Stated goal - In the listing below, reproduce verbatim everything from the line containing "When observing the" down to the line containing "3.77 metres", both included.

Data listing:
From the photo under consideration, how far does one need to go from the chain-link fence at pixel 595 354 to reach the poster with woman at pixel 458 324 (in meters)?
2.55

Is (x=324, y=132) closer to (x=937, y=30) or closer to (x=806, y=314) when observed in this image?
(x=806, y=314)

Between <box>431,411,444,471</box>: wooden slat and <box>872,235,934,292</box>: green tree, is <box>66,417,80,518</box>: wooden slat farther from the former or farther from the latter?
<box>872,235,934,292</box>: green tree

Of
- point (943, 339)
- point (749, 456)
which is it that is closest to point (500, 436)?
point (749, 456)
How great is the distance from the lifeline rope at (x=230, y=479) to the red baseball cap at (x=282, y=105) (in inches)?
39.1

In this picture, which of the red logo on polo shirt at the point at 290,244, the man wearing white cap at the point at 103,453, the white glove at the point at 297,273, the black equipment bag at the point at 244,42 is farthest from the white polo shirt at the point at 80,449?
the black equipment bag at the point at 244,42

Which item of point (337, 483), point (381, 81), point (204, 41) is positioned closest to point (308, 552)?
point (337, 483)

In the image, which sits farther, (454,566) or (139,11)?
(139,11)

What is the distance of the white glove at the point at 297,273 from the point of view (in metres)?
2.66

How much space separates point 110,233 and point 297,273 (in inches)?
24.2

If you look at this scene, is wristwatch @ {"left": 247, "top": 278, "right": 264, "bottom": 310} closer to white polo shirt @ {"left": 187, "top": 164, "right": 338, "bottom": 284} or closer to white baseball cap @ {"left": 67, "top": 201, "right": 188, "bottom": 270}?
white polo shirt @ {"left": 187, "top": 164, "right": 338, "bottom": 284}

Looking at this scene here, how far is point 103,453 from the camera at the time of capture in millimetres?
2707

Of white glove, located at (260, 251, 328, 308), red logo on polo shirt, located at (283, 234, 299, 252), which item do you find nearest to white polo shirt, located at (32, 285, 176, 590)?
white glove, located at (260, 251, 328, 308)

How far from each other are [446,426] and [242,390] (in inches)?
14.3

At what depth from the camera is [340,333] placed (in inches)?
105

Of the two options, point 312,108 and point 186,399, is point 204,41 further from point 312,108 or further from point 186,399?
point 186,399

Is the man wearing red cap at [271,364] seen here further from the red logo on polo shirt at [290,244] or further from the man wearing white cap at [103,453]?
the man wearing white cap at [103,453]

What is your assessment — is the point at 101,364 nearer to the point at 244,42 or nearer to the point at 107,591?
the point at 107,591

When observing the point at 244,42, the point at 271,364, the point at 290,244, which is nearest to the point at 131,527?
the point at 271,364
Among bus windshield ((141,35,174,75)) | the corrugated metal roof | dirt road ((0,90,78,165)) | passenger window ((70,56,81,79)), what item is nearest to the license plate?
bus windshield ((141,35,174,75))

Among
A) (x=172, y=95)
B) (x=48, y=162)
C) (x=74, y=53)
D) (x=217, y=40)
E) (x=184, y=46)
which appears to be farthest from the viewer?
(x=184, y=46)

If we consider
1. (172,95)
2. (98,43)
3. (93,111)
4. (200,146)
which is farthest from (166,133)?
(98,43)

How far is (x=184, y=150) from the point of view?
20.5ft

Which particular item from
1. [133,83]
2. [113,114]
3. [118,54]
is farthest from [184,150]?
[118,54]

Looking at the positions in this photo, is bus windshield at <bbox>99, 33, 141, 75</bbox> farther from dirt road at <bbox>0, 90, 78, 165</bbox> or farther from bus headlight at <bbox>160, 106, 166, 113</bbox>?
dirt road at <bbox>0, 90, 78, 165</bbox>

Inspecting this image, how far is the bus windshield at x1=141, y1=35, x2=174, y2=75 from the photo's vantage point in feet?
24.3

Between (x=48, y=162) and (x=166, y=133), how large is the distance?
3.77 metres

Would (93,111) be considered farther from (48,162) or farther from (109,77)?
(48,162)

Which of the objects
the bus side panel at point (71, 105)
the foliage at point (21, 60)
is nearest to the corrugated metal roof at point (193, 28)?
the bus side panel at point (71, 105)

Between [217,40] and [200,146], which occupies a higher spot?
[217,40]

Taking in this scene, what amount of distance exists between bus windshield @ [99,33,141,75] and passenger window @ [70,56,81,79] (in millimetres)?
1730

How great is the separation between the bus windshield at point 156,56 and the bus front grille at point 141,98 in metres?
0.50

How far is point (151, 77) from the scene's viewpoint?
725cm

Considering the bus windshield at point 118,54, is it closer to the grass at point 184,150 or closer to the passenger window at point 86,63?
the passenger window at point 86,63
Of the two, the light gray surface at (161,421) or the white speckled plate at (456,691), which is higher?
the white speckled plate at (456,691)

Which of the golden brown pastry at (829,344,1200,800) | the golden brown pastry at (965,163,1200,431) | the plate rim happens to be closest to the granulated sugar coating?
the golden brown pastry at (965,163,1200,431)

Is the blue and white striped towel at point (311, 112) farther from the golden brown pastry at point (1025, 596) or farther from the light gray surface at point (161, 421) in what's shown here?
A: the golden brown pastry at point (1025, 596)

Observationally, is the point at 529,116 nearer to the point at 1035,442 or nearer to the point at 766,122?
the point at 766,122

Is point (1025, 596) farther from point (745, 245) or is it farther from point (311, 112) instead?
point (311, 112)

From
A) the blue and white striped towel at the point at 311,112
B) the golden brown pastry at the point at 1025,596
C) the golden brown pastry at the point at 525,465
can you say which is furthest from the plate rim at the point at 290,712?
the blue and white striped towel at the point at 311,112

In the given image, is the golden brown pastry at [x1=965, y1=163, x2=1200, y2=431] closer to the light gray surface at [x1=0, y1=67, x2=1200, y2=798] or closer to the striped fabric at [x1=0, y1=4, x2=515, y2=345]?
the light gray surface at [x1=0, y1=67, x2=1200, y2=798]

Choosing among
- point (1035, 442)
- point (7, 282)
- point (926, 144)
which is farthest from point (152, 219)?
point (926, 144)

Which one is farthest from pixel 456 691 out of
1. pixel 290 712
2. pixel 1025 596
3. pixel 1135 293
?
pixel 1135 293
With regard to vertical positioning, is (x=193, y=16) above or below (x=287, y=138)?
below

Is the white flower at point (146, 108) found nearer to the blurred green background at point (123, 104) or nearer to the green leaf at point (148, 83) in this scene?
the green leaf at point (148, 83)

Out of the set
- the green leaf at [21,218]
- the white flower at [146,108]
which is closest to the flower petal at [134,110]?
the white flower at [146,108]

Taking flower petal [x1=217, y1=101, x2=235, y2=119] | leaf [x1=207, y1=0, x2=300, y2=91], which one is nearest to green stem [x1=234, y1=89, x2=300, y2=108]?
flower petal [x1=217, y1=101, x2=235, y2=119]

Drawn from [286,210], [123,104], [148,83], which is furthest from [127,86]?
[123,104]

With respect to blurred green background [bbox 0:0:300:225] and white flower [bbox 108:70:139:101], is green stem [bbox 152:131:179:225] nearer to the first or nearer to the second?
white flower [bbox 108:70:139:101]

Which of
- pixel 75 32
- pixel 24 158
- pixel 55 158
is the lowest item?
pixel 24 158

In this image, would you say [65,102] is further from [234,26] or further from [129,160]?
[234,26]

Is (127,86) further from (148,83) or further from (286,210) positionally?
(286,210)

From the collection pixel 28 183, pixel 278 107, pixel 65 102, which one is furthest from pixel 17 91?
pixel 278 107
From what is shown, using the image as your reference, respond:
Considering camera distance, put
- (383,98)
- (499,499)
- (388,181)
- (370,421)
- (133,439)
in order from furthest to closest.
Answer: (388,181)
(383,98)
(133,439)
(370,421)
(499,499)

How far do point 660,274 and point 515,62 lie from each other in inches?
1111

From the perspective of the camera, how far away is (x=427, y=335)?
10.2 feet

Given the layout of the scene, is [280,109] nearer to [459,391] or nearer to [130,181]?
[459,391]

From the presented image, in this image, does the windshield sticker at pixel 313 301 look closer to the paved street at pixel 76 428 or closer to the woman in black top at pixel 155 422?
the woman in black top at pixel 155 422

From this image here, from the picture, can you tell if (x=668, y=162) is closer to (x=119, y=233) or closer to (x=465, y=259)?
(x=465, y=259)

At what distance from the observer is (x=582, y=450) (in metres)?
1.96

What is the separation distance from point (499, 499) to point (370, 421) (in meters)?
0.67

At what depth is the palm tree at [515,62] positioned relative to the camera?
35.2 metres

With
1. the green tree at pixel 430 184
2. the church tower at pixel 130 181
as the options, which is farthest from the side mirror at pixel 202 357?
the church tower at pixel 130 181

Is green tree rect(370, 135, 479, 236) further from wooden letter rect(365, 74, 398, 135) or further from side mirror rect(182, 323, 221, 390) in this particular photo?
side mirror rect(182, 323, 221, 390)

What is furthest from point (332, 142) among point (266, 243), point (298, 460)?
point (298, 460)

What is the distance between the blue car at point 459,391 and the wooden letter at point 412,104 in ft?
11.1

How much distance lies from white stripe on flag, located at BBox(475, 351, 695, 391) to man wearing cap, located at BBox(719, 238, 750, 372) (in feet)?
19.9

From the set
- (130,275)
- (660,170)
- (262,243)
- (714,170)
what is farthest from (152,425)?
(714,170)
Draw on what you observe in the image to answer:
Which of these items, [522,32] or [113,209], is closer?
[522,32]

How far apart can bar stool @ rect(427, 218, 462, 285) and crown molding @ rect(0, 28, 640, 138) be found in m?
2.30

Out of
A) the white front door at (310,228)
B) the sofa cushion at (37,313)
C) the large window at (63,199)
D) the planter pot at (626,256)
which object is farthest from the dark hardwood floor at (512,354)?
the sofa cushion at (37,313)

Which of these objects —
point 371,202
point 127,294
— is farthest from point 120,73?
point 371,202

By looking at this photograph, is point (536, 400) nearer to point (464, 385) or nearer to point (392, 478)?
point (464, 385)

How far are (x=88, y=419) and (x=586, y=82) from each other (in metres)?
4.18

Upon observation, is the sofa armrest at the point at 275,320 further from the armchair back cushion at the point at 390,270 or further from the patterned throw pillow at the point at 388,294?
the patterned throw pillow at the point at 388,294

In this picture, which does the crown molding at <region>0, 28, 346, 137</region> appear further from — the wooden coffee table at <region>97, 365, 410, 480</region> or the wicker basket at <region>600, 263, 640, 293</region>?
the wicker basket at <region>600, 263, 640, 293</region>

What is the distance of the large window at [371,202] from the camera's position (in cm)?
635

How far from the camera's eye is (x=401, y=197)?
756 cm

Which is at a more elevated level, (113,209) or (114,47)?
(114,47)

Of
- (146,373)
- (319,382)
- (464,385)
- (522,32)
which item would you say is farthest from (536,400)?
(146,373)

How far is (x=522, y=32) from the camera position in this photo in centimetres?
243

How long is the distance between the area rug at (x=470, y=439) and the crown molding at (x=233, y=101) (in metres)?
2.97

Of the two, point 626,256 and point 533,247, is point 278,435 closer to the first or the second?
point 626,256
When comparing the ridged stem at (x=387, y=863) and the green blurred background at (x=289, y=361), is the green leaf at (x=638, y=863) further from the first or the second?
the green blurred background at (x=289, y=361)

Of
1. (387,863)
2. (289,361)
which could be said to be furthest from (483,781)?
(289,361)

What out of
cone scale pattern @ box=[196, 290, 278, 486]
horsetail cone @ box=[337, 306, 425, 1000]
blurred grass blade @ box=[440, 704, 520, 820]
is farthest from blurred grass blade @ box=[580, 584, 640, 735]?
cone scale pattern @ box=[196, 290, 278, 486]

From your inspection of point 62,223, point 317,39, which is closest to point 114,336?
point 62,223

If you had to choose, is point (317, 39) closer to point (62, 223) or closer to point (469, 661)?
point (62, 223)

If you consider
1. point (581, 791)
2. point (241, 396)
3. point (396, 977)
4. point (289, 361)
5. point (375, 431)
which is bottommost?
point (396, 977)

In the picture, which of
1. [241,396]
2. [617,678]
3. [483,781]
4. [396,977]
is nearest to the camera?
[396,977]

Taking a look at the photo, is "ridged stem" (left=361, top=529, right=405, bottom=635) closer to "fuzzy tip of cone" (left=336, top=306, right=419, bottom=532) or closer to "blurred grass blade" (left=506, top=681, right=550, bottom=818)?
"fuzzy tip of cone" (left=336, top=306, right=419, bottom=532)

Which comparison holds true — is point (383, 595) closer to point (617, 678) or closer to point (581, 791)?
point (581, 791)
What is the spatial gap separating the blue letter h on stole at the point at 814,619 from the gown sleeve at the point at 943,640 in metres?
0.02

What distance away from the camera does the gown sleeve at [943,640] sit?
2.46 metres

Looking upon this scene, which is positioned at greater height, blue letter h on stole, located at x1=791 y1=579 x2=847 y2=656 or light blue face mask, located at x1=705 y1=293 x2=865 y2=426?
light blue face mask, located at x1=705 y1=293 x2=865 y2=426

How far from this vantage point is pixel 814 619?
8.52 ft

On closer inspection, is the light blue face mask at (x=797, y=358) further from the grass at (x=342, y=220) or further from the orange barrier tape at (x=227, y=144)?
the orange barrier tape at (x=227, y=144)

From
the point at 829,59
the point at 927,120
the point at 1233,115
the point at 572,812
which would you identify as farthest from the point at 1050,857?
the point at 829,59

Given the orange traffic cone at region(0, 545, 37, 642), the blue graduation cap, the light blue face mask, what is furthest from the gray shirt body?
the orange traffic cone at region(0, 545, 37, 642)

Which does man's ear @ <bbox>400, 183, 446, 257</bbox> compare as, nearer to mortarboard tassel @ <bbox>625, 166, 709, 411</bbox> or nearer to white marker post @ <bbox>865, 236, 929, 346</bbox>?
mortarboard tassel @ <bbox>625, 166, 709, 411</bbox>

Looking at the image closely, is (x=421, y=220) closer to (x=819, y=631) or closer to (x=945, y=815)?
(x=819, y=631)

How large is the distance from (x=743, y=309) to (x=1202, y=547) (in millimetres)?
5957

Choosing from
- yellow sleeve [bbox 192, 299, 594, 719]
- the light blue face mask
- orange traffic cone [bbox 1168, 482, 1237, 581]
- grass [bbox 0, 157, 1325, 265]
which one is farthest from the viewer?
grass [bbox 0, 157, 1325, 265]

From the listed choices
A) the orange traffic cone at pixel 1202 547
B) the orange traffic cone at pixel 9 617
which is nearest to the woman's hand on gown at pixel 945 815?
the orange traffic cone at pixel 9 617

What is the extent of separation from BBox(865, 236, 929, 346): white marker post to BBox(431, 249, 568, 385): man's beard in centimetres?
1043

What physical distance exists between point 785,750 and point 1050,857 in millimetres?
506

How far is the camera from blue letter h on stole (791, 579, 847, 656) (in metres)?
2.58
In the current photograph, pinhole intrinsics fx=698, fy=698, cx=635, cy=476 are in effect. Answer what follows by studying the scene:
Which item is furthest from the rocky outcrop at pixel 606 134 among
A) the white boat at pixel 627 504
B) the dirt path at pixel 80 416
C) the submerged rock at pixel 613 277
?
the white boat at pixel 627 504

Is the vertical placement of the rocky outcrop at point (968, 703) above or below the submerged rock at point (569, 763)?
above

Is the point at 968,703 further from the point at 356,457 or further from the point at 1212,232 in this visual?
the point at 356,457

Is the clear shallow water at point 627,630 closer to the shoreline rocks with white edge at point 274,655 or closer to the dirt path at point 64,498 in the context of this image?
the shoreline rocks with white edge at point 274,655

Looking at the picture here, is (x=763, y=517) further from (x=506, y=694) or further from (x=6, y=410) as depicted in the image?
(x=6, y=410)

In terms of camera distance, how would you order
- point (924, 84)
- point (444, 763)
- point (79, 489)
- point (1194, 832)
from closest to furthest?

Answer to this problem -
When observing the point at 244,42, the point at 271,364, the point at 290,244, which is nearest to the point at 131,527?
the point at 271,364
Among bus windshield ((141,35,174,75)) | the corrugated metal roof | dirt road ((0,90,78,165)) | passenger window ((70,56,81,79)), what item is nearest to the license plate?
bus windshield ((141,35,174,75))

Among
A) (x=172, y=95)
B) (x=48, y=162)
C) (x=74, y=53)
D) (x=217, y=40)
E) (x=184, y=46)
which appears to be farthest from the viewer?
(x=184, y=46)

If we consider
1. (172,95)
2. (98,43)
3. (93,111)
4. (200,146)
which is farthest from (166,133)?
(98,43)

How far is (x=184, y=150) from the point of view?
20.5ft

Which particular item from
1. [133,83]
2. [113,114]
3. [118,54]
is farthest from [184,150]?
[118,54]

Looking at the positions in this photo, is bus windshield at <bbox>99, 33, 141, 75</bbox> farther from dirt road at <bbox>0, 90, 78, 165</bbox> or farther from bus headlight at <bbox>160, 106, 166, 113</bbox>?
dirt road at <bbox>0, 90, 78, 165</bbox>

Inspecting this image, how far is the bus windshield at x1=141, y1=35, x2=174, y2=75 from the photo's vantage point in feet?
24.3

Between (x=48, y=162) and (x=166, y=133), how large is the distance?
3.77 metres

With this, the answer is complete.